- [EXERCISE INSTRUCTIONS]:
(A) From the bug report on the AsyncRedisManager listener, pull out the text between "AsyncRedisManager listener can" and "production (~150 users)", inclusive.
(B) Sum up the bug report on the AsyncRedisManager listener in two sentences.
(C) Carry on writing the bug report on the AsyncRedisManager listener from where it stops.

- [PASSAGE GIVEN]:
======

AsyncRedisManager listener can die permanently (and silently with default logger) after Redis closes pubsub clients for exceeding client-output-buffer-limit

### Environment

- python-socketio **5.16.1** (server, `async_mode='asgi'`), redis-py **7.4.0**
- Valkey 8 (alpine), used via `AsyncRedisManager` (`redis://…/1`)
- uvicorn with **8 workers** (one `AsyncServer` + `AsyncRedisManager` per worker), Engine.IO v4, websocket-only transport
- Deployment: Open-WebUI v0.9.6 in production (~150 users)

======

- [DATA]:
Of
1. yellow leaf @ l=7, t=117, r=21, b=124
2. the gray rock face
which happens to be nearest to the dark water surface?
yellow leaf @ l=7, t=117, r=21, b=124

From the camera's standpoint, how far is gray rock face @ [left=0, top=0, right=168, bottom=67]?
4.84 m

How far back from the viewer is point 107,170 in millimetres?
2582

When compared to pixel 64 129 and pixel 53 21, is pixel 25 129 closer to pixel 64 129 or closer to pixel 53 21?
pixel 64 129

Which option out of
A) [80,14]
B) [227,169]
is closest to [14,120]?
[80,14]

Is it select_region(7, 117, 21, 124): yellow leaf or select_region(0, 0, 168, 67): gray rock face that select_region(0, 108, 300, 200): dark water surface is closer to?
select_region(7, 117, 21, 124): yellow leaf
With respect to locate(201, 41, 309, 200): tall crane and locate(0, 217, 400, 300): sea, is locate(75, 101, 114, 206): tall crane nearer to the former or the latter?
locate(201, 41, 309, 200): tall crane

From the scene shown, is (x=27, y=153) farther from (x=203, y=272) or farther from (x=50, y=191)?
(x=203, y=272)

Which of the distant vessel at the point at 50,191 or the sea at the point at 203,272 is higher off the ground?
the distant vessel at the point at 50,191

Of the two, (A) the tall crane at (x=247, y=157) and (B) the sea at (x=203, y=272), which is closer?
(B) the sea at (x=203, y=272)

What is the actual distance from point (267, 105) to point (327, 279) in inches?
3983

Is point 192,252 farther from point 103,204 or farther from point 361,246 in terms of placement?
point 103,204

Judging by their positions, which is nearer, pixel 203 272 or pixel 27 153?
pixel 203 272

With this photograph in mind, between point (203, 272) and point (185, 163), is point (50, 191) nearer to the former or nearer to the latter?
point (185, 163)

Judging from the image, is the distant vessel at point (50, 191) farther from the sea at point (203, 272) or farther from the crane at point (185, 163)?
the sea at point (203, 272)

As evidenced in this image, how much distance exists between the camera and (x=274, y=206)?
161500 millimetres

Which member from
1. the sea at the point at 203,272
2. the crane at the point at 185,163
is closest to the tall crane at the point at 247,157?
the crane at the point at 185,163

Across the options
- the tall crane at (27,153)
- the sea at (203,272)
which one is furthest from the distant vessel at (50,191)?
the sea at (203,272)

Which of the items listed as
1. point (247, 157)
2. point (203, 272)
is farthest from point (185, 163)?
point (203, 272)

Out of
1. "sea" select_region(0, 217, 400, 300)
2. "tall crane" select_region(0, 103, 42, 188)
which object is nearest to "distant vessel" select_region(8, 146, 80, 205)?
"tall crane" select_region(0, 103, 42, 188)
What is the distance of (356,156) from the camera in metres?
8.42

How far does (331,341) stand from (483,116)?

======

- [FINAL RESULTS]:
(A)
AsyncRedisManager listener can die permanently (and silently with default logger) after Redis closes pubsub clients for exceeding client-output-buffer-limit

### Environment

- python-socketio **5.16.1** (server, `async_mode='asgi'`), redis-py **7.4.0**
- Valkey 8 (alpine), used via `AsyncRedisManager` (`redis://…/1`)
- uvicorn with **8 workers** (one `AsyncServer` + `AsyncRedisManager` per worker), Engine.IO v4, websocket-only transport
- Deployment: Open-WebUI v0.9.6 in production (~150 users)

(B) The AsyncRedisManager listener in python-socketio can die for good, with no warning under the default logger, after Redis closes pubsub clients for going over the client-output-buffer-limit. The setup uses python-socketio 5.16.1 with redis-py 7.4.0 and Valkey 8 under uvicorn with 8 workers, running Open-WebUI v0.9.6 in production for about 150 users.

(C)
### Summary

After Redis force-closed all pub/sub subscriber connections for exceeding `client-output-buffer-limit pubsub` (a single ~33MB published message hit the 32mb hard limit), 7 of our 8 workers' listeners recovered via `_redis_listen_with_retries`, but **one worker's listener died permanently**: its process stayed alive and kept accepting websocket connections, but it never re-subscribed to the channel, so every client attached to that worker silently stopped receiving events until the service was restarted. `PUBSUB NUMSUB socketio` showed 7 subscribers with 8 workers for ~24h.

With the default `logger=False`, the death is **completely silent** — there is nothing in the logs to distinguish a healthy worker from a deaf one.

### What Redis logged (kill storm)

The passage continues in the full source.